Descriptive statistics were performed to describe and summarize the data. The corresponding frequency, percent distribution, mean and standard deviation were reported (Table 2). Bivariate analysis was performed. A P value < .05 was considered statistically significant.

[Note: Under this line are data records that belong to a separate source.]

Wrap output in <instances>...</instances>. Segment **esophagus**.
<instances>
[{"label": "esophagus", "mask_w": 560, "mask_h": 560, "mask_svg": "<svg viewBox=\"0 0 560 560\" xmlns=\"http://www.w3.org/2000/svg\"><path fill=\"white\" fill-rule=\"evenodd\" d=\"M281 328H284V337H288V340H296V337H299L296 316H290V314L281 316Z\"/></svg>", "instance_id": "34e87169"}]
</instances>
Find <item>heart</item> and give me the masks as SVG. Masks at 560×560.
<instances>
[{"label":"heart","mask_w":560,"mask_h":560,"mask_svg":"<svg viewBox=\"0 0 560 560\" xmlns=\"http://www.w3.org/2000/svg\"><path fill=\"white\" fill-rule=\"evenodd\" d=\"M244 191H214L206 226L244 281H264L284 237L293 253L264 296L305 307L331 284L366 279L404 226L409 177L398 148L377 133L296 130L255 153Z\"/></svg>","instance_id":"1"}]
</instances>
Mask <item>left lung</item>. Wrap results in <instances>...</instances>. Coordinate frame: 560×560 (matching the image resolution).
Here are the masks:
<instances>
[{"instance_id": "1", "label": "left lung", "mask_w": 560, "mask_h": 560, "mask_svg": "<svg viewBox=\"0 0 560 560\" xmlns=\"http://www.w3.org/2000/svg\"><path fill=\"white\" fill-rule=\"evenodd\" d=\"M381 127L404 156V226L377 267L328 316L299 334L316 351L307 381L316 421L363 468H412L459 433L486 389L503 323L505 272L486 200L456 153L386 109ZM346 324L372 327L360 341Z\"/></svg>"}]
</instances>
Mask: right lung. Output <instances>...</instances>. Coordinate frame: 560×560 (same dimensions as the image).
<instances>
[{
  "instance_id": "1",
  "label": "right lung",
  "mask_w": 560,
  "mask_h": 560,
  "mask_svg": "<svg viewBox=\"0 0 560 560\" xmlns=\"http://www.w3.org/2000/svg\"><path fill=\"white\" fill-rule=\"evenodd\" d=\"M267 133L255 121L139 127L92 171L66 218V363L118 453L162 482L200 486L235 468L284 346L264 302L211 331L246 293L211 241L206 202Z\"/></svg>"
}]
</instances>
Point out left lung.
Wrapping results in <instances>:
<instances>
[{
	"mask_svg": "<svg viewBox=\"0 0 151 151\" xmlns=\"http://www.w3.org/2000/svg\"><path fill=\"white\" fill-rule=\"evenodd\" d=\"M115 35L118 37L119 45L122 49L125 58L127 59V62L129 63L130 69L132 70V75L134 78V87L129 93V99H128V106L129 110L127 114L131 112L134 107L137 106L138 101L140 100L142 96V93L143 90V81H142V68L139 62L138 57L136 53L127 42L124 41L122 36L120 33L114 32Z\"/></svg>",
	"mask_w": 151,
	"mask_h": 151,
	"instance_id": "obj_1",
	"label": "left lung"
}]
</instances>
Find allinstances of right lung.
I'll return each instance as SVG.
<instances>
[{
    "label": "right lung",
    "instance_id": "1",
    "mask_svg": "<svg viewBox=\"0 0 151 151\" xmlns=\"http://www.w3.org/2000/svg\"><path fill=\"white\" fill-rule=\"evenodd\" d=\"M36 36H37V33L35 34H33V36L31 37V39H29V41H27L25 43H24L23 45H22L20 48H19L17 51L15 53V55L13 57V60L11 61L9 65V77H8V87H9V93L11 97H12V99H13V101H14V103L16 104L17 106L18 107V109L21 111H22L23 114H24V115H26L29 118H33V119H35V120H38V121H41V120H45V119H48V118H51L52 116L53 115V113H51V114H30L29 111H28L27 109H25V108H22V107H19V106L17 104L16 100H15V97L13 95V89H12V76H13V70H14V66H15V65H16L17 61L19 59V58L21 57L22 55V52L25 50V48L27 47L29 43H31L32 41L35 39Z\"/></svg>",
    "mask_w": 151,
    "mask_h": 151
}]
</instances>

To account for baseline differences between groups, ANCOVA using general linear model approach was performed with a within subject’s factor time and between subject’s factor group to evaluate the interaction of time by group. Adjustments were also made for age and gender. Such an analysis allows for the dynamic or autoregressive nature of the data and overcomes limitations in the assumptions underlying the univariate models. All analyses were conducted using SAS 9.4.

Results

Demographics of the 4 groups are presented in Table 1. The sample size of groups ranged 57-388, with a total of 792. A majority was female in all intervention groups (71.2-80.7%). The mean age ranged 47.0–55.8 years. Analysis of variance of age between groups yields a greater variance of age of DIS that is statistically significant. Variance of gender between groups was not statistically significant (chi-square, P = .25). There was no statistical difference between the four groups based on mean age or gender.

Table 1.

Participant Demographics.

Method	# Participants	Male (%)	Female (%)	Mean Age in years	Age Range in years
DIS	278	80 (28.8)	198 (71.2)	55.8	24-82
VIS	388	89 (22.9)	299 (77.1)	49.9	17-82
VIA	69	16 (23.2)	53 (76.8)	47.0	27-84
VVA	57	11 (19.3)	46 (80.7)	50.2	25-72
Total	792	196 (24.7)	596 (75.3)	51.5	17-84

All methods of delivery showed significant changes in biomarkers measured over time except for TG and SBP in VIA, TG in VVA and DBP in VIS (Table 2).

Table 2.

Mean (±standard deviation) change in study variables across time among the study groups. Column 5 demonstrates the P value of variable change within the delivery method.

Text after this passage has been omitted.